Your instructions ▸
Please answer these questions using the excerpt below about processing a large CSV file:
(a) How many rows and how many columns does the file have?
(b) Which query language did the team want the data to be queryable with?
(c) Which AWS service proved to be the optimal choice?

Excerpt provided ▸
Our work involved a substantial 50-gigabyte CSV file with half a million rows, each describing one participant in the study. The file boasted an extensive 27,000 columns, signifying a vast volume of data. (see picture 1)
Objectives: what do We Want to Accomplish?
Our primary goal is to enable scientists to derive meaningful insights and make fascinating discoveries from the data. To achieve this, we aimed to simplify the scientists’ interaction with the dataset, as working with a 50-gigabyte CSV file with 27,000 columns would be a formidable challenge.
How can we do IT?
Our strategy involved transforming the data into a format that could be easily queried using the SQL language, well-known to scientists. By adopting this approach, scientists could effortlessly extract valuable information from the extensive dataset. Each column in the file represented a specific data point from the study and included additional numbers indicating the study part and the number of possible values for that measurement. To make data processing more manageable, we can divide the large file into smaller ones based on column categories (see picture 2). This way, we could extract study-related data and the value order in each column.
AWS Glue vs. AWS ECS
AWS Glue is a really powerful tool. It’s powered by PySpark under the hood, which uses a distributed architecture for querying and transforming the data. Still, it’s also less elastic in terms of what can be run and resource allocation.
We also considered AWS ECS, which requires more effort to set up, but it offers greater elasticity regarding what can be run and resource allocation. In our case, AWS ECS proved to be the optimal choice, as AWS Glue seemed to be an overkill for our needs. ECS also has better resource management that could lead to some cost reduction of running the processing, and it’s definitely easier to write the desired code in pandas or polars – packages for Python.

Provided material ▸
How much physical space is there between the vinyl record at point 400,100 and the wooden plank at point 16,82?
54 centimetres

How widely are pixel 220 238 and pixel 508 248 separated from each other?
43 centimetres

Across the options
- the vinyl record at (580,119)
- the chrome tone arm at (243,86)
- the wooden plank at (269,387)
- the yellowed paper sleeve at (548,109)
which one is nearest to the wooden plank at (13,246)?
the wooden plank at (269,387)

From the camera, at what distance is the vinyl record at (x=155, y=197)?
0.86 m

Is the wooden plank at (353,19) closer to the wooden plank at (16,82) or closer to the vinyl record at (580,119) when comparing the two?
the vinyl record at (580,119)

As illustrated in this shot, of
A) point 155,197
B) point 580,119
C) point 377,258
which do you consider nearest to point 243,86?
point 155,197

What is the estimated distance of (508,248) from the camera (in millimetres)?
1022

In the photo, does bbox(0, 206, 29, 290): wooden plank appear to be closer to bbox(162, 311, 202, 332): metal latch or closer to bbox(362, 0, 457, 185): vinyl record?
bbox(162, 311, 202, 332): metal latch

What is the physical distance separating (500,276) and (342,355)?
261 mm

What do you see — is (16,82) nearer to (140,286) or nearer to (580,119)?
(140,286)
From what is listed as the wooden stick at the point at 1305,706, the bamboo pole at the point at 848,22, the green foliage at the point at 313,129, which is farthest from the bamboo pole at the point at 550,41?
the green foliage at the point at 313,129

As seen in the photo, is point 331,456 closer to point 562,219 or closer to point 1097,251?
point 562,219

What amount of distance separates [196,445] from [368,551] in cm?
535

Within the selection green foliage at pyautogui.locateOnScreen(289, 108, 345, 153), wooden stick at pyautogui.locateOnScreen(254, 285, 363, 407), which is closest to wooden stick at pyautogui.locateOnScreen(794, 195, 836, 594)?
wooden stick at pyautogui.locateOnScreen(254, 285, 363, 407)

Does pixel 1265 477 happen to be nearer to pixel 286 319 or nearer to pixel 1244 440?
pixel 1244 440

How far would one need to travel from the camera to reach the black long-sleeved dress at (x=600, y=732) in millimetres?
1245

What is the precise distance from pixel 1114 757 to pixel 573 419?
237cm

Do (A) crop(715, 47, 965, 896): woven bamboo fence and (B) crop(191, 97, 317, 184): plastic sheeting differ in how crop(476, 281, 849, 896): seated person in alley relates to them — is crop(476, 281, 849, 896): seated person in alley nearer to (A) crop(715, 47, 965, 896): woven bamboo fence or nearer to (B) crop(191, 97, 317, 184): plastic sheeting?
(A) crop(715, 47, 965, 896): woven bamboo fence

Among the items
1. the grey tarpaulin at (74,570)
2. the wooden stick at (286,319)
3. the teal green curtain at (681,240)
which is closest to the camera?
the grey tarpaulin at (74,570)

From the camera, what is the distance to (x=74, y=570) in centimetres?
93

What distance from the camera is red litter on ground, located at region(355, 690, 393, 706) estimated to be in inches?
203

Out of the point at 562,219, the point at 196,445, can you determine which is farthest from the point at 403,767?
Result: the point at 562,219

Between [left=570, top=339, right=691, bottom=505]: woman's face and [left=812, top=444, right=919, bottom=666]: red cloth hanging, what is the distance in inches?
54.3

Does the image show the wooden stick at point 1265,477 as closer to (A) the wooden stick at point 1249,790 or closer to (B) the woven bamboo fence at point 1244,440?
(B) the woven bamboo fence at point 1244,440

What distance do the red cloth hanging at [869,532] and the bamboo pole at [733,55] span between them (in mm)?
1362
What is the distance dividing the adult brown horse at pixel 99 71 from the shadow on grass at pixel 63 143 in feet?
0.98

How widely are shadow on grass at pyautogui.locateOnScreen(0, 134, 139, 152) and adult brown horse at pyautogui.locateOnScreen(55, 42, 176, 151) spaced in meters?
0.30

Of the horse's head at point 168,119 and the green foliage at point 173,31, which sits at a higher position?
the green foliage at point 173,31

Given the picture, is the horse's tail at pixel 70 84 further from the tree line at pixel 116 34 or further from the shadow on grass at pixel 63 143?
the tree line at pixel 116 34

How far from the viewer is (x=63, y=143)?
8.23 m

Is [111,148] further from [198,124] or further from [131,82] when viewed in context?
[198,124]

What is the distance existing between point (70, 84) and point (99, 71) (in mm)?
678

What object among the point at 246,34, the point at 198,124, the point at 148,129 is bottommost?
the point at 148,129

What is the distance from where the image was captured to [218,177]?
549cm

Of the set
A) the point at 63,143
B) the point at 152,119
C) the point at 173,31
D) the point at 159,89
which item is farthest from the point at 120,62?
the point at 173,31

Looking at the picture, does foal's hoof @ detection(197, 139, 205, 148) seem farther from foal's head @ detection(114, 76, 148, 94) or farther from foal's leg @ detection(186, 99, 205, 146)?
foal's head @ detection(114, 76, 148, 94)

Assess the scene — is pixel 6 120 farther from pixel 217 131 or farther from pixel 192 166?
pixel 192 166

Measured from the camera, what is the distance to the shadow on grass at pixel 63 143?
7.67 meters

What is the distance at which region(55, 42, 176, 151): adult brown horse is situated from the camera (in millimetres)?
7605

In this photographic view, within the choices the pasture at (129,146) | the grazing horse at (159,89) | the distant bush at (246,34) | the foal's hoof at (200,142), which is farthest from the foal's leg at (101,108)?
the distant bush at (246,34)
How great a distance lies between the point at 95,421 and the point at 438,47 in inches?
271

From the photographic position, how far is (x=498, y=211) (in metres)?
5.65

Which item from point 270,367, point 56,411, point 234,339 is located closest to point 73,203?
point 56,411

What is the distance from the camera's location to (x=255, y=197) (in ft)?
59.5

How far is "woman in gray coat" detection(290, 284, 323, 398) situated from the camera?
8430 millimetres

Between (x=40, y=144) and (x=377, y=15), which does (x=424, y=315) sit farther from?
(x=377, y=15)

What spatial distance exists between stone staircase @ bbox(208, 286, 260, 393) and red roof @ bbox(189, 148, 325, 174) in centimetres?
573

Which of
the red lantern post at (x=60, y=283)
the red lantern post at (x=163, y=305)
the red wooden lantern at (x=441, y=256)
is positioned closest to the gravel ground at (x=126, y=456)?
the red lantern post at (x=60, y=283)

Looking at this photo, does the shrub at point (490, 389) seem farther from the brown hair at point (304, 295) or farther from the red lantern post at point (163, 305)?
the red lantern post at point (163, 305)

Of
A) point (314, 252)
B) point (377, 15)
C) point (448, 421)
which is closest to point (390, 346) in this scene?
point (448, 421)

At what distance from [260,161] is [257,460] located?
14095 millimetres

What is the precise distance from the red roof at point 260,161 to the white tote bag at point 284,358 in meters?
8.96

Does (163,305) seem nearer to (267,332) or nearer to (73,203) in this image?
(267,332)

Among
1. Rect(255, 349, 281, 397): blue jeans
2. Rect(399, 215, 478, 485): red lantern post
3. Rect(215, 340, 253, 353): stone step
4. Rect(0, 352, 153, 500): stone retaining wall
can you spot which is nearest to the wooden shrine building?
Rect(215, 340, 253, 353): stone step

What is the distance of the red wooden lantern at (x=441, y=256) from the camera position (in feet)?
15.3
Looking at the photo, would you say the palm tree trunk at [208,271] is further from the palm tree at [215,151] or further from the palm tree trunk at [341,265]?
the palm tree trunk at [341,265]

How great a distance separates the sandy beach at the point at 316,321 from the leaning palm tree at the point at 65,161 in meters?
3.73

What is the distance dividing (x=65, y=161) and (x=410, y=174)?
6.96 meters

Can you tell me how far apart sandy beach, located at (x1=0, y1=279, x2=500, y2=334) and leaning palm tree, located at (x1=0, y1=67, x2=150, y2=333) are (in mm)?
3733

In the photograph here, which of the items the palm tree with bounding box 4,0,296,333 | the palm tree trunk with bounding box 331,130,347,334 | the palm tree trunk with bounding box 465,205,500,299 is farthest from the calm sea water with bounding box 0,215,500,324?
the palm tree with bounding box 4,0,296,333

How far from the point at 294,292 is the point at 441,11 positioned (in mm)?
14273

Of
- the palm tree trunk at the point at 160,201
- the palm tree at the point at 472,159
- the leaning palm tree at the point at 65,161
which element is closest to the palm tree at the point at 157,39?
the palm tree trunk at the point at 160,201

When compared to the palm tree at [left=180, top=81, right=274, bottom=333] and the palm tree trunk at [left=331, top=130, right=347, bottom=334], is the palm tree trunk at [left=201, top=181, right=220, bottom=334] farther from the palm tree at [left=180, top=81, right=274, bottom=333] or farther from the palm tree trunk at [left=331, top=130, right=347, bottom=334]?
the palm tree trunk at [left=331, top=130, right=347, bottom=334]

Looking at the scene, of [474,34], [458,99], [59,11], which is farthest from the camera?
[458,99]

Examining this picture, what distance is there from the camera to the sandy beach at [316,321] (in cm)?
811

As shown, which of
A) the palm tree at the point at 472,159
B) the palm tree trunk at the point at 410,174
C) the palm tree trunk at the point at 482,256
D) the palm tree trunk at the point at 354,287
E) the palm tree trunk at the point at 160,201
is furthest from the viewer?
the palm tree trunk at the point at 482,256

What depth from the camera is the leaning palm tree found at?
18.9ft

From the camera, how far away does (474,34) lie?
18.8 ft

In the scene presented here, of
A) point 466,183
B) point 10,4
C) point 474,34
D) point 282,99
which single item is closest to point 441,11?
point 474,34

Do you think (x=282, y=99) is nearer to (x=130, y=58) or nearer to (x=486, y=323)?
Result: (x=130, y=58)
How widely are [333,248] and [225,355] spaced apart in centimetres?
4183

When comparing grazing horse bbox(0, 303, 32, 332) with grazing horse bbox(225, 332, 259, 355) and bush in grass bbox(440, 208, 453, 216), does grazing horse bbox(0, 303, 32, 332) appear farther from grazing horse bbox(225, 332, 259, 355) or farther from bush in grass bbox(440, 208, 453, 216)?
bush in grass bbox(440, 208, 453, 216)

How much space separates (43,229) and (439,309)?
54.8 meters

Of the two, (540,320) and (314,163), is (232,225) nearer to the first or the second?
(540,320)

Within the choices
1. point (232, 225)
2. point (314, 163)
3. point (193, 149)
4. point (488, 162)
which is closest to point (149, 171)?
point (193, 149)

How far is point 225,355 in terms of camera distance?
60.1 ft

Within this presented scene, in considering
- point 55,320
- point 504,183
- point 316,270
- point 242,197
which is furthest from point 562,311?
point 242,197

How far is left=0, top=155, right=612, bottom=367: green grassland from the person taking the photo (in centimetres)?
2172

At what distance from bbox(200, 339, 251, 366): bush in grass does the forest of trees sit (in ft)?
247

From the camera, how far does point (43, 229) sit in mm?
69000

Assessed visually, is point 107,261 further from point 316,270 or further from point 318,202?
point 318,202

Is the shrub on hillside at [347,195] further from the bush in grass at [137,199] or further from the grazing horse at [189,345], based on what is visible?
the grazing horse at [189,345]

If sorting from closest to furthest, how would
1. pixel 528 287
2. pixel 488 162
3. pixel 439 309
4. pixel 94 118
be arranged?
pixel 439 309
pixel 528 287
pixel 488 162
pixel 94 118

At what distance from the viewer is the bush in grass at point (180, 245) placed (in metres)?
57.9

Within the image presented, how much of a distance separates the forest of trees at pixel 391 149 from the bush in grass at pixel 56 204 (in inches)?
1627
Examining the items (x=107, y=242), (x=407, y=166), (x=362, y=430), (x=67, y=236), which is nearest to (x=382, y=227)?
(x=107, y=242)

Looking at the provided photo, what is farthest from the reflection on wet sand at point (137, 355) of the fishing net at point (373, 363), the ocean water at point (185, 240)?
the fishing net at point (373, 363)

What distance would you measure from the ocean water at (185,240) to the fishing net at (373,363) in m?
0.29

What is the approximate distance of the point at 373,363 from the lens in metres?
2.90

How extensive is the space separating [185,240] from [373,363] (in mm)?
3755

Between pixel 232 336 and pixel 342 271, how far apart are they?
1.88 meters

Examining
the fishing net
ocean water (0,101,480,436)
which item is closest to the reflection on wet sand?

Expected answer ▸
(a) Half a million rows and 27,000 columns.
(b) SQL.
(c) AWS ECS.